## Supplied passage:
• • • • • • •

KRC: Much criticisms have been directed at the way audiences heckled Miss Josie Lau’s team, i.e. the booing and catcalls. What would this episode spell for the chances of conflict resolution between Miss Lau’s team and the rest of the AWARE membership?
Dr. Gwee: Here is one irony that never fails to bother me when mostly Christian critics still complain about Miss Lau’s team being treated badly at the EGM. They are expecting an unorganised crowd of individuals from all walks of life to behave with the kind of decency denied to others by a small Christian team while in office. The better call would have been to ask each person to examine his or her own conduct from the perspective of another from a different camp. In any case, I am quite sure that there has been a lot of ground-level technicalities that didn’t become common knowledge, and these could explain the day’s rowdiness more precisely.
But I want to read all this in yet another light: what we have seen may effectively be two modes of civil behaviour whose conflict affects the way we can make objective sense of the EGM. From this perspective, both parties have been equally polite and rude but not on the same terms. The regimental quietness of one side reflected its own values of solidarity, discipline, respect for real and perceived leaders, peaceful conduct, verbal politeness, and all that. The nature of civil engagement, however, is messy by nature: it is full of open disagreements, rhetoric, wit, claims to good sense, and little triumphs. Its spirit of civility lies not in outward form but in a respect for another to be vocal and open and to challenge.
These essentially cultural differences point to the difficult task of reconciliation ahead. The central qualities all parties should have are a willingness to sit at the same table and talk and a transparency of procedures. In this respect, Miss Lau’s team is still found wanting: it should show all its cards and engage in open discussion without fear of ideological “contamination” or “unholy” compromise. But as long as AWARE keeps these individuals informed and involved, there is a lot of hope in the matter yet. Remember: only extend the fact that roughly a third has voted in favour of the now-deposed team, and you will see that diversity is exactly what the newest ex-co has inherited. Whether it can now take the hard walk of inclusiveness it preaches remains to be seen and certainly to be wished for by all of us.

• • • • • • •

## Material supplied:
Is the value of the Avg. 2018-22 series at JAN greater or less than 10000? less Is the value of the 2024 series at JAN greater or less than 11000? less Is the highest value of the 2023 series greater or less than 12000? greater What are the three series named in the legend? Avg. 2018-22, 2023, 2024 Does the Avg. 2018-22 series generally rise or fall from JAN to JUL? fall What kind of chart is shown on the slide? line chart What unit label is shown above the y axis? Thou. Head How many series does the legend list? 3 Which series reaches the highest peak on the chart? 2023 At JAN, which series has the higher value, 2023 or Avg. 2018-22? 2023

• • • • • • •

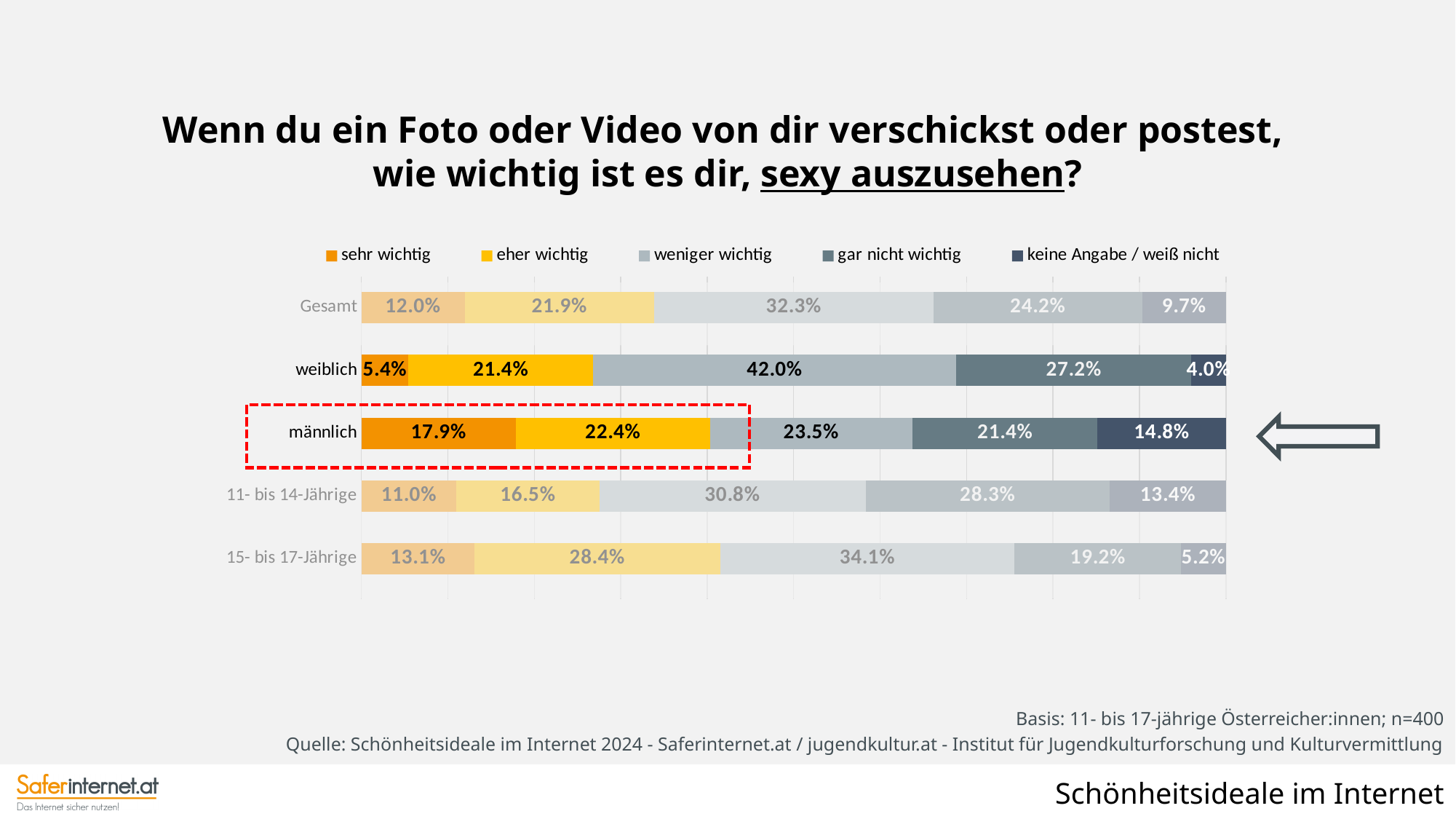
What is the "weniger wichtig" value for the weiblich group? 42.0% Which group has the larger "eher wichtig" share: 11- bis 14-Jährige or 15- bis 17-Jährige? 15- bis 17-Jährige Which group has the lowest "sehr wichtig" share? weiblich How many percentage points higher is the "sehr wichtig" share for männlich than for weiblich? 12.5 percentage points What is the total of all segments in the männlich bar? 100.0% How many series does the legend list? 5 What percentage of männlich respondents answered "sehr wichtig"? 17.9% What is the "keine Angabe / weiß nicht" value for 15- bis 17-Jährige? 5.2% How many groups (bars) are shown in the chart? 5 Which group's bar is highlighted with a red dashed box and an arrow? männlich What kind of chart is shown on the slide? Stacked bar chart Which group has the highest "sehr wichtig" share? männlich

• • • • • • •

## Task instructions:
From the interview about the AWARE meeting, write out word for word the part that opens with the words containing "KRC: Much criticisms" and closes with "the AWARE membership?".

## Solution for this task:
KRC: Much criticisms have been directed at the way audiences heckled Miss Josie Lau’s team, i.e. the booing and catcalls. What would this episode spell for the chances of conflict resolution between Miss Lau’s team and the rest of the AWARE membership?